Some period after the Meiji Restoration in 1868 – which was a new era of an imperial rule which stood for modernization, westernization, and industrialization – the Samurai class that had once bravely protected the nation, fell from the power. The legacy of the equal fearsome onna bugeisha faded from view. In the meantime, westerns rewrote the history of the warring culture of Japan, overlooking the heroic quests of onna-bugeishaand instead of it elevating exaggerated representations of swaggering male Samurai and subservient Japanese women, clad in kimono and also tightly-bound obi. However, there are those who see the exploits of female warriors as the greatest untold story in the history of the Samurai.

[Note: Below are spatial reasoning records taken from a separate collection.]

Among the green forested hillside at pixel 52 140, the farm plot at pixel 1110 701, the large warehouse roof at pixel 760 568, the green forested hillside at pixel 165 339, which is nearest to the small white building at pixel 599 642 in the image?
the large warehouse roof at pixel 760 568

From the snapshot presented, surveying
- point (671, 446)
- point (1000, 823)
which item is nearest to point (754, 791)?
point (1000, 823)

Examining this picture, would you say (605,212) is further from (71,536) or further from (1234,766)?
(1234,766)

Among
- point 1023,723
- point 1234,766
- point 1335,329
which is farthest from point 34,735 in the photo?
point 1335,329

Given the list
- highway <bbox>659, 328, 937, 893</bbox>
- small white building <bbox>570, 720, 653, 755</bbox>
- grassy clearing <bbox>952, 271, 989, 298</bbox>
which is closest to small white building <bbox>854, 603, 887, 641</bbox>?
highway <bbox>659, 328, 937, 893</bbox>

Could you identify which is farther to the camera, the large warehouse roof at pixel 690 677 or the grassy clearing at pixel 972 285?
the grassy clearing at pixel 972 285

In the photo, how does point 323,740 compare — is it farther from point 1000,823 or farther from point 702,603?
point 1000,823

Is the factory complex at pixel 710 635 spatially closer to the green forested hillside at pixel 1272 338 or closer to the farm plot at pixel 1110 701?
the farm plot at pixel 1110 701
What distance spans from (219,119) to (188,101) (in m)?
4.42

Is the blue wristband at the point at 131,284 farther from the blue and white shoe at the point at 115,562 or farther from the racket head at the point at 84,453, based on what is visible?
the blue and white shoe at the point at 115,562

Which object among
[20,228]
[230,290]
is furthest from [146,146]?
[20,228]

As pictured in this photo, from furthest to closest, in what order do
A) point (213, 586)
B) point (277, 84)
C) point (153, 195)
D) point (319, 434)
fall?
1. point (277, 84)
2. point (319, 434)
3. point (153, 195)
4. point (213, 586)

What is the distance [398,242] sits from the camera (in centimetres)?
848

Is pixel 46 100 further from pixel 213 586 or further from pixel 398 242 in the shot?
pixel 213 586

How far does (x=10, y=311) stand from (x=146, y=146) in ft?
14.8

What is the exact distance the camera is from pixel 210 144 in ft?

The history of the onna bugeisha, which means woman warrior, can be traced back to earlier 200 AD, when the Empress Jingū, after the death of her husband, was the one that took the throne and led an invasion of Silla, or today’s Korea. Although academics speculated about her validity as a historical figure, her legend is excellent: she was a fearsome samurai warrior that defended the social norms of her time, and it was also said that she was pregnant with the future emperor when she bound her body, donned clothes for men and rode into battles.

Among the several women that were members of the samurai class that became prominent were Tomoe Gozen and Hangaku Gozen. Tomoe is best known because of her courage and loyalty, and she fought gallantly at the Battle of Awazu in 1184.

Some other female samurai warriors had the tasks to protect their homes instead of going to the battlefield. They were also trained to be skilled in some weapons, too, in order to effectively defend against invaders on horseback.

The actions of the famous female samurai warrior Nakano, as well as her band of female fighters of the Joshingun, are still commemorated today at the annual Aizu Autumn Festival. Every year in September, a group of young women wearing hakama and Shiro headbands takes part in the procession in honor of the onna bugeisha.